▸ TASK INSTRUCTIONS: What appears in the data must be reproduced exactly.

▸ DATA LISTING:
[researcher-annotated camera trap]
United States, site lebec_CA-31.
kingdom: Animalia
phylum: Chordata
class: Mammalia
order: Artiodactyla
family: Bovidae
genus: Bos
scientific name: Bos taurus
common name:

▸ EXERCISE OUTPUT:
[researcher-annotated camera trap]
United States, site lebec_CA-31.
kingdom: Animalia
phylum: Chordata
class: Mammalia
order: Artiodactyla
family: Bovidae
genus: Bos
scientific name: Bos taurus
common name:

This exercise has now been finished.